Nicht zuletzt spricht gegen eine planwidrige Regelungslücke der Umstand, dass der Gesetzgeber zwischenzeitlich aus Anlass der Corona-Pandemie mit § 28a IfSG eine spezialisierte Eingriffsermächtigung geschaffen hat, die ebenfalls zahlreiche Beschränkungen für Nichtstörer näher regelt, ohne für diesen Personenkreis zugleich Entschädigungsansprüche zu normieren. Dies verdeutlicht, dass das staatliche Regelungskonzept dahin geht, etwaige Belastungen durch die Inanspruchnahme von Nichtstörern durch generalisierte staatliche Unterstützungsmaßnahmen – und nicht durch individuelle Entschädigungsansprüche – sozial abzufedern. Für die Annahme einer planwidrigen Regelungslücke ist angesichts dieses bewussten Festhaltens des Gesetzgebers an dem Konzept, in den §§ 56, 65 IfSG lediglich punktuelle Entschädigungsansprüche zu normieren, kein Raum.

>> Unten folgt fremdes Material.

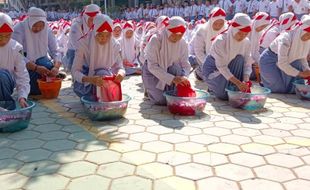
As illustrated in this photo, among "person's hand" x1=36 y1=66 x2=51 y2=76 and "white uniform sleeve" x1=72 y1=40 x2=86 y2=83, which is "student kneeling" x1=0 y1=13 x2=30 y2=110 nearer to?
"white uniform sleeve" x1=72 y1=40 x2=86 y2=83

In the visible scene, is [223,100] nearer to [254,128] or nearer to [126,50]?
[254,128]

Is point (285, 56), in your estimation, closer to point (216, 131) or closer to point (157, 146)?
point (216, 131)

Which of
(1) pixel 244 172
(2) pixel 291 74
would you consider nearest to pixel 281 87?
(2) pixel 291 74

3. Auch einen Anspruch des Klägers nach dem allgemeinen Polizei- und Ordnungsrecht, § 67 PolG NRW, § 39 Abs. 1 a) und b) OBG NRW, hat das Landgericht zutreffend verneint. Der Rückgriff auf die allgemeinen Vorschriften des Polizei- und Ordnungsrechts ist wegen der Spezialität des besonderen Gefahrenabwehrrechts im IfSG ausgeschlossen. Ihrer Konzeption nach zielen diese Vorschriften auf die Entschädigung wegen Maßnahmen ab, die auf der Grundlage des allgemeinen Polizei- und Ordnungsrechts des Landes Nordrhein-Westfalen getroffen wurden. Sie enthalten keine vorweggenommene Regelung für noch gar nicht absehbar gewesene Maßnahmen aufgrund bundesrechtlich eingeräumter Verordnungskompetenz, insbesondere dann nicht, wenn das Bundesrecht selbst die Frage der Entschädigung abschließend regelt. Sähe man dies anders, könnte die Frage der Entschädigung eines Betroffenen bei inhaltsgleicher Maßnahmen auf derselben gesetzlichen Grundlage in Abhängigkeit vom Bundesland, dessen Gesundheitsministerium handelt, unterschiedlich zu beurteilen sein (vgl. so im Ansatz auch LG Hannover, NJW-RR 2020, 1226, Rn. 53 ff.). Es liegt fern, dass der Bundesgesetzgeber mit seiner Regelung in §§ 56, 65 IfSG eine solche Folge beabsichtigt hat.
4. Mit zutreffenden Erwägungen, die auch die Berufung nicht in Frage stellt, hat das Landgericht zudem einen Anspruch auf Entschädigung aus dem Rechtsinstitut des enteignenden Eingriffs verneint.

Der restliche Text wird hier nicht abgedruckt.